Copy every one of the following entries verbatim, leaving each line unchanged.

(begin)

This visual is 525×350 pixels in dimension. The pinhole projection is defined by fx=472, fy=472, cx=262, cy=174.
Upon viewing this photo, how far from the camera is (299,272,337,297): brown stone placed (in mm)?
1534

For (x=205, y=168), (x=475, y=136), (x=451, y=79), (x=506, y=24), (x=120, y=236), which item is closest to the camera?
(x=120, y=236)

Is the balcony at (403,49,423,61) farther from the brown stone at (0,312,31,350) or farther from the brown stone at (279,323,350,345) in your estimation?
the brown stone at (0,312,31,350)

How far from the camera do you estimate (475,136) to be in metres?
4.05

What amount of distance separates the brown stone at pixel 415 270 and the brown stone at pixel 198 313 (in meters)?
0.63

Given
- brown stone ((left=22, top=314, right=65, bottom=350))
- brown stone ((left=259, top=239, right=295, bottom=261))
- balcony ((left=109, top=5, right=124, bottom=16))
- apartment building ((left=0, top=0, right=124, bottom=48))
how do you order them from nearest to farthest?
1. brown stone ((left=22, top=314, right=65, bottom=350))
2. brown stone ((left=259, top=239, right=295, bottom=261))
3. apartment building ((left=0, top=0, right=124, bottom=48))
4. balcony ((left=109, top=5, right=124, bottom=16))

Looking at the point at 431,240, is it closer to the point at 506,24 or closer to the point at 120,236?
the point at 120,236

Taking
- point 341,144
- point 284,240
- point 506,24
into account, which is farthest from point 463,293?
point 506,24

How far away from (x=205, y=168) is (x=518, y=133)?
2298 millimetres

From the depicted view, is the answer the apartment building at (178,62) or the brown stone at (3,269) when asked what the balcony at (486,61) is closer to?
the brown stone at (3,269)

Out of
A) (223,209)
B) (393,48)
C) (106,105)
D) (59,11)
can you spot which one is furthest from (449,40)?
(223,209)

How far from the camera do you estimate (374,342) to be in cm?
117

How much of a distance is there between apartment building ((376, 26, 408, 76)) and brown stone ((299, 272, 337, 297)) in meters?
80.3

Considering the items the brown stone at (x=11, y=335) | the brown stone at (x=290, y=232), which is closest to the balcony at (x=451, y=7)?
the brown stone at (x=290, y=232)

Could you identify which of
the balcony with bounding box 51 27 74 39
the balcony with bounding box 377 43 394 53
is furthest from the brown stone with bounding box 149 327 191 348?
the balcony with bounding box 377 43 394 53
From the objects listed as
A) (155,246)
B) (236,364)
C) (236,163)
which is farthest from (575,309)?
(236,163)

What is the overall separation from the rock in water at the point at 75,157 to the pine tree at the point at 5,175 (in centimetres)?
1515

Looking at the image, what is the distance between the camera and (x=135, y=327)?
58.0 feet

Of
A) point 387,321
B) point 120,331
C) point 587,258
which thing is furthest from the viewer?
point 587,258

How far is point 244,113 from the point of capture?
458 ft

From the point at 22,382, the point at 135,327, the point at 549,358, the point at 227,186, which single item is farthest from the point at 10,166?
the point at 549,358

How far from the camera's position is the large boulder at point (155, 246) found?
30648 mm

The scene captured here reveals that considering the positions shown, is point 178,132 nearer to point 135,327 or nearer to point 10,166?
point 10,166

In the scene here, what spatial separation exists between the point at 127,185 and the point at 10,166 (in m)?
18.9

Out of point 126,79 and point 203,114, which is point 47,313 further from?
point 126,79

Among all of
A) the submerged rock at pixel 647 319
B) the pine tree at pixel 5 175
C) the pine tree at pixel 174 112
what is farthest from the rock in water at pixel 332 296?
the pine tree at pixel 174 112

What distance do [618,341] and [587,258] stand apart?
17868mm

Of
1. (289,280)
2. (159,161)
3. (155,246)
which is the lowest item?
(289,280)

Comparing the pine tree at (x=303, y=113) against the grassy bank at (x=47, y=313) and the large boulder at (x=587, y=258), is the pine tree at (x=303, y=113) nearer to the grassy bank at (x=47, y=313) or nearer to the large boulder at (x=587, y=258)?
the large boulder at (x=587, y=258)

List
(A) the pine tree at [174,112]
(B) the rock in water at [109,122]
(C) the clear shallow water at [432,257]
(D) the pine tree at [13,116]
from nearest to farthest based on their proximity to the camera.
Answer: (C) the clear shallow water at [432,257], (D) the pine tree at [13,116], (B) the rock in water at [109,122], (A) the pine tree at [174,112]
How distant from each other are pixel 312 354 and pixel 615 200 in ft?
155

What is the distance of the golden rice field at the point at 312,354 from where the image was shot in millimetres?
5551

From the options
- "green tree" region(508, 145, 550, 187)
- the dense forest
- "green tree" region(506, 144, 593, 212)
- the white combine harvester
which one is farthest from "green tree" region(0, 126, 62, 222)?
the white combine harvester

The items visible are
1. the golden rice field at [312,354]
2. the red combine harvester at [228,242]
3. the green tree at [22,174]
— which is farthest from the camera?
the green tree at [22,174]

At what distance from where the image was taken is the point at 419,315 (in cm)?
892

(end)

EXERCISE SOLUTION |
This visual is 525×350 pixels in dimension. The pinhole projection is defined by fx=472, fy=472, cx=262, cy=174.
Upon viewing this photo, how far from the camera is (299,272,337,297): brown stone placed (in mm)?
1534

For (x=205, y=168), (x=475, y=136), (x=451, y=79), (x=506, y=24), (x=120, y=236), which item is closest to the camera?
(x=120, y=236)

Is the balcony at (403,49,423,61) farther from the brown stone at (0,312,31,350) or farther from the brown stone at (279,323,350,345) in your estimation?
the brown stone at (0,312,31,350)

How far from the camera do you estimate (475,136) to be in metres?
4.05

What amount of distance separates the brown stone at pixel 415 270 and the brown stone at pixel 198 313 (in meters)?
0.63

Given
- brown stone ((left=22, top=314, right=65, bottom=350))
- brown stone ((left=259, top=239, right=295, bottom=261))
- balcony ((left=109, top=5, right=124, bottom=16))
- apartment building ((left=0, top=0, right=124, bottom=48))
how do you order them from nearest to farthest?
1. brown stone ((left=22, top=314, right=65, bottom=350))
2. brown stone ((left=259, top=239, right=295, bottom=261))
3. apartment building ((left=0, top=0, right=124, bottom=48))
4. balcony ((left=109, top=5, right=124, bottom=16))

Looking at the point at 431,240, is it closer to the point at 506,24 or closer to the point at 120,236?
the point at 120,236

Taking
- point 341,144
- point 284,240
- point 506,24
into account, which is farthest from point 463,293?
point 506,24

How far away from (x=205, y=168) is (x=518, y=133)?
2298 millimetres

From the depicted view, is the answer the apartment building at (178,62) or the brown stone at (3,269) when asked what the balcony at (486,61) is closer to?
the brown stone at (3,269)

Out of
A) (223,209)
B) (393,48)
C) (106,105)
D) (59,11)
can you spot which one is furthest from (449,40)?
(223,209)

How far from the camera do you estimate (374,342) to be in cm?
117

How much of a distance is there between apartment building ((376, 26, 408, 76)) and brown stone ((299, 272, 337, 297)) in meters?
80.3

Considering the items the brown stone at (x=11, y=335) | the brown stone at (x=290, y=232), which is closest to the balcony at (x=451, y=7)?
the brown stone at (x=290, y=232)

Could you identify which of
the balcony with bounding box 51 27 74 39
the balcony with bounding box 377 43 394 53
is furthest from the brown stone with bounding box 149 327 191 348?
the balcony with bounding box 377 43 394 53
From the objects listed as
A) (155,246)
B) (236,364)
C) (236,163)
which is farthest from (575,309)?
(236,163)

What is the overall separation from the rock in water at the point at 75,157 to the pine tree at the point at 5,175 (in centimetres)?
1515

Looking at the image, what is the distance between the camera and (x=135, y=327)?
58.0 feet

Of
A) point 387,321
B) point 120,331
C) point 587,258
which thing is furthest from the viewer?
point 587,258

How far is point 244,113 from the point of capture?
458 ft

From the point at 22,382, the point at 135,327, the point at 549,358, the point at 227,186, which single item is farthest from the point at 10,166?
the point at 549,358

How far from the camera's position is the large boulder at point (155, 246) found?
30648 mm

The scene captured here reveals that considering the positions shown, is point 178,132 nearer to point 135,327 or nearer to point 10,166?
point 10,166

In the scene here, what spatial separation exists between the point at 127,185 and the point at 10,166 (in m)?
18.9

Out of point 126,79 and point 203,114, which is point 47,313 further from?
point 126,79

Among all of
A) the submerged rock at pixel 647 319
B) the pine tree at pixel 5 175
C) the pine tree at pixel 174 112
what is farthest from the rock in water at pixel 332 296?
the pine tree at pixel 174 112

What distance do [618,341] and [587,258] stand apart?
17868mm

Of
1. (289,280)
2. (159,161)
3. (155,246)
which is the lowest item?
(289,280)

Comparing the pine tree at (x=303, y=113) against the grassy bank at (x=47, y=313) and the large boulder at (x=587, y=258), is the pine tree at (x=303, y=113) nearer to the grassy bank at (x=47, y=313) or nearer to the large boulder at (x=587, y=258)?
the large boulder at (x=587, y=258)

List
(A) the pine tree at [174,112]
(B) the rock in water at [109,122]
(C) the clear shallow water at [432,257]
(D) the pine tree at [13,116]
from nearest to farthest based on their proximity to the camera.
Answer: (C) the clear shallow water at [432,257], (D) the pine tree at [13,116], (B) the rock in water at [109,122], (A) the pine tree at [174,112]
How distant from each other are pixel 312 354 and pixel 615 200 in ft?
155

What is the distance of the golden rice field at the point at 312,354 from where the image was shot in millimetres?
5551

From the options
- "green tree" region(508, 145, 550, 187)
- the dense forest
- "green tree" region(506, 144, 593, 212)
- the white combine harvester
which one is farthest from "green tree" region(0, 126, 62, 222)?
the white combine harvester

The items visible are
1. the golden rice field at [312,354]
2. the red combine harvester at [228,242]
3. the green tree at [22,174]
— which is farthest from the camera?
the green tree at [22,174]

At what distance from where the image was taken is the point at 419,315 (in cm)?
892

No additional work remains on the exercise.